Zulily at its 2013 IPO. The stock sunk in 2014, and continues to fall in 2015.
Zulily at its 2013 IPO. The stock sunk in 2014, and continued to fall in 2015 prior to the QVC deal.

QVC CEO Michael George took the stage at the Goldman Sachs 22nd Annual Global Retailing Conference in New York this week to spread a little Zulily love, less than a month after his company bought the Seattle-based e-commerce company for $2.4 billion.

Zulily had a few earnings misses and saw its stock tank before it was scooped up in the bittersweet acquisition. But if you ask George, there’s plenty to be excited about.

QVC CEO Michael George
QVC CEO Michael George

Even Zulily’s relatively slow shipping times, one of the company’s biggest criticisms, is kind of a badge of honor in George’s book.

He said the long shipping times are “fundamental to the business model” because Zulily focuses on boutique-style goods that come from smaller shops spread all over the place. That means products aren’t warehoused in one place where they can be sent out in a hurry, like Amazon does.
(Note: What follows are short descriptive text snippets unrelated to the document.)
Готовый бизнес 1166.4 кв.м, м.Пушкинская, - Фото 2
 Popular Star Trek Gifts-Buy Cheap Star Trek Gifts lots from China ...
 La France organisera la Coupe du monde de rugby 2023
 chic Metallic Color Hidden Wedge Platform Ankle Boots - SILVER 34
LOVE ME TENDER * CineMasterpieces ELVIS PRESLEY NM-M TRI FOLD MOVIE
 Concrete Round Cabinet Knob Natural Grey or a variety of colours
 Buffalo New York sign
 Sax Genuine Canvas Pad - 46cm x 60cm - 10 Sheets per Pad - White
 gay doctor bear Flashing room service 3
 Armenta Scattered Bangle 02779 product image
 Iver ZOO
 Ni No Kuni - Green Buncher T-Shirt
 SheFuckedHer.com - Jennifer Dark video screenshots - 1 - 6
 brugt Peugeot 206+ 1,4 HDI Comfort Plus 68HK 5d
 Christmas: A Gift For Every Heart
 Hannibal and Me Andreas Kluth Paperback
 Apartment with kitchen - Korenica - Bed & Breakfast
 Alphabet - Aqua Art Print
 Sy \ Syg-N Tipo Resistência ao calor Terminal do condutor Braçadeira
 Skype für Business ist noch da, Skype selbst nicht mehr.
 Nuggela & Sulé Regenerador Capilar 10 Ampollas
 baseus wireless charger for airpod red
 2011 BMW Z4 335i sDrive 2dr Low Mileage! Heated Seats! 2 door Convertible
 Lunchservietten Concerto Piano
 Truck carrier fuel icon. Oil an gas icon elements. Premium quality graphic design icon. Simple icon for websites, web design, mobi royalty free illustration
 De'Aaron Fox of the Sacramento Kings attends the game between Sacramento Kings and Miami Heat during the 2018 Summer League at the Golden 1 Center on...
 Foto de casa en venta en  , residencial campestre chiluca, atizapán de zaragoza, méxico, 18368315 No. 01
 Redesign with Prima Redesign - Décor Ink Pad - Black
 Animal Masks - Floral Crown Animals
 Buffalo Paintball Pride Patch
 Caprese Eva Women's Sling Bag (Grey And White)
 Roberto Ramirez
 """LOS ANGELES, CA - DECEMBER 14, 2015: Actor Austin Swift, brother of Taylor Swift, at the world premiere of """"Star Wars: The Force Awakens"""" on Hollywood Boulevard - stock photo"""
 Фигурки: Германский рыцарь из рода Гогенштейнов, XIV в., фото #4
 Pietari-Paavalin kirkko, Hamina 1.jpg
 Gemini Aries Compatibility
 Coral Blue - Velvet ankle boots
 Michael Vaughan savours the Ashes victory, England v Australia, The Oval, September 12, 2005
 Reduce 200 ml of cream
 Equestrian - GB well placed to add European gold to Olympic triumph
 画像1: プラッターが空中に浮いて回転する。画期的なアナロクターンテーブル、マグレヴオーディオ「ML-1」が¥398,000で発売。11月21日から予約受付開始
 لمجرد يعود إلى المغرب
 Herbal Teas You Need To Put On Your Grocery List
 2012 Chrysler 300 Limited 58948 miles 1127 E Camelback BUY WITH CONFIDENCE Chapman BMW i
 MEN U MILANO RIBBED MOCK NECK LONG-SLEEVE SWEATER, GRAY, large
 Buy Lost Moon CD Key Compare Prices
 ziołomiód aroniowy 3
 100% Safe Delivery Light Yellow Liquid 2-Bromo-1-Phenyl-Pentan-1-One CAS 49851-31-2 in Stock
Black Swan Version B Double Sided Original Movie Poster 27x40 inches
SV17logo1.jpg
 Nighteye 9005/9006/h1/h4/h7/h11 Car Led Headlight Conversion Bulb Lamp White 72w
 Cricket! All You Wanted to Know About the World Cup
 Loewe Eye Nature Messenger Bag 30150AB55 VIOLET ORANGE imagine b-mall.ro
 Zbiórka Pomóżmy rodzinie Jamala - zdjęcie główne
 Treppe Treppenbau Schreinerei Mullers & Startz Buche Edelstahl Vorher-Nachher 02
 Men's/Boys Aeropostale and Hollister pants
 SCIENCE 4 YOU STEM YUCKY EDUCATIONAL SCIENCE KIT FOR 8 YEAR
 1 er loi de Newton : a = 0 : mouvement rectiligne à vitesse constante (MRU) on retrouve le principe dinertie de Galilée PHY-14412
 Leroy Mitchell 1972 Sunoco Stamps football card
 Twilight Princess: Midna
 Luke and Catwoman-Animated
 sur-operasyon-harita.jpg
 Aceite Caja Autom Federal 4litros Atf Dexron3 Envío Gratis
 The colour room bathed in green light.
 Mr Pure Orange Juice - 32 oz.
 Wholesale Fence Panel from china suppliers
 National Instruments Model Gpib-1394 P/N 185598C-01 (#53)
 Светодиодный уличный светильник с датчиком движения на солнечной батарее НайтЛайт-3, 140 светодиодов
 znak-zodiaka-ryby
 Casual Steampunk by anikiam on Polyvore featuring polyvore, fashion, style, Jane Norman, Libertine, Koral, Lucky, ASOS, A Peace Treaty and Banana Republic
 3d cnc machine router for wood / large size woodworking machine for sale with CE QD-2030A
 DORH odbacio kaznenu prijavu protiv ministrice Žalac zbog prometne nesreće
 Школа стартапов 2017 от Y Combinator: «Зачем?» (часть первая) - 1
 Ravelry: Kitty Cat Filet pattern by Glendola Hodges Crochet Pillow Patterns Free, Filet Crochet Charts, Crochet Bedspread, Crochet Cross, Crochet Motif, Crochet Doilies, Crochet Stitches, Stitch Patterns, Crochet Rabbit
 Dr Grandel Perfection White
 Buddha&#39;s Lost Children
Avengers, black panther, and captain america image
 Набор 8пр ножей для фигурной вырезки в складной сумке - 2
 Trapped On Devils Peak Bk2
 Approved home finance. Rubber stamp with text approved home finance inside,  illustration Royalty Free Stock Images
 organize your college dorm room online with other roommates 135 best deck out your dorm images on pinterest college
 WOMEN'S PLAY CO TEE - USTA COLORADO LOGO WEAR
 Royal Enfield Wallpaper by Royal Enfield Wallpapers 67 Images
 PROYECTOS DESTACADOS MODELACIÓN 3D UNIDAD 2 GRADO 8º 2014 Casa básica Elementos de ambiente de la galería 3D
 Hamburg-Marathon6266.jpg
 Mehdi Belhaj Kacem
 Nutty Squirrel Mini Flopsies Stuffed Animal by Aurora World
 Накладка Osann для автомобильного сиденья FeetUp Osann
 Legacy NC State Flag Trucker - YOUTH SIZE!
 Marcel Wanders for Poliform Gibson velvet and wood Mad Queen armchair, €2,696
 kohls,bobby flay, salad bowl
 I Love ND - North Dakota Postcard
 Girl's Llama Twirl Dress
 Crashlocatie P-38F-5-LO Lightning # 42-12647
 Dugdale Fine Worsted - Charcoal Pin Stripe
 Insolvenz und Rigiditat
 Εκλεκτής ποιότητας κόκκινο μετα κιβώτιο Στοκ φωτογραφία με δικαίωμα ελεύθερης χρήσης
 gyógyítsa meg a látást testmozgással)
“And so the value proposition to the customer is we’ll give you great, unique, differentiated products at a great value, but you have to wait a couple of weeks to get it,” George said at the conference on Wednesday. “And so far, that’s been a value proposition that has helped them get to be one of the fastest-growing e-commerce players in history.”

Sure, he said, Zulily is working on ways to improve speeds, both by working more efficiently with retailers whose goods the site sells, and experimenting with some warehousing options. Eventually, he said, there will be a mix of ready-to-ship options and Zulily’s traditional model. But he doesn’t seem to be in much of a hurry to fix the issue.

“What I admire about the Zulily team is they were willing to go against conventional wisdom,” George said. “Conventional wisdom is: the only thing that matters in e-commerce today is free shipping and overnight shipping. And we’ve never believed that at QVC.”

He said Amazon can have the customers who are ordering something for a birthday party they forgot about tomorrow. That’s just not QVC’s or Zulily’s target audience.

Zulily CEO Darrell Cavens
Zulily CEO Darrell Cavens

“Fortunately, there’s a lot of business to be done in retailing, and it’s all about inspiring the customers at the end of the day and making her comfortable with the trade-offs that she’s getting,” he added.

George also spent time on stage tossing out a few interesting stats and making a case for why Liberty Interactive’s QVC Group, a brand known for selling knickknacks on television, will blend so well with a pioneer in e-commerce.

Not only do both companies break the Amazon mold, but they complement each other in ways that will help both businesses grow, he said.

QVC has 40 million customers between the ages of 35 and 70, according to George. Zulily, meanwhile, has about 5 million customers between the ages of 20 and 45, without much overlap. Just about 6 percent of Zulily shoppers have used QVC before.

That opens an opportunity for QVC to reach a new generation of shoppers through Zulily. The company plans to keep the brands separate, but it hopes to make the “zulily small boutiquey brands a feeder system to QVC, leveraging the power of our two platforms.”

“All the things they know in digital, all the things we know in TV, we think there’s a lot of upside,” George said.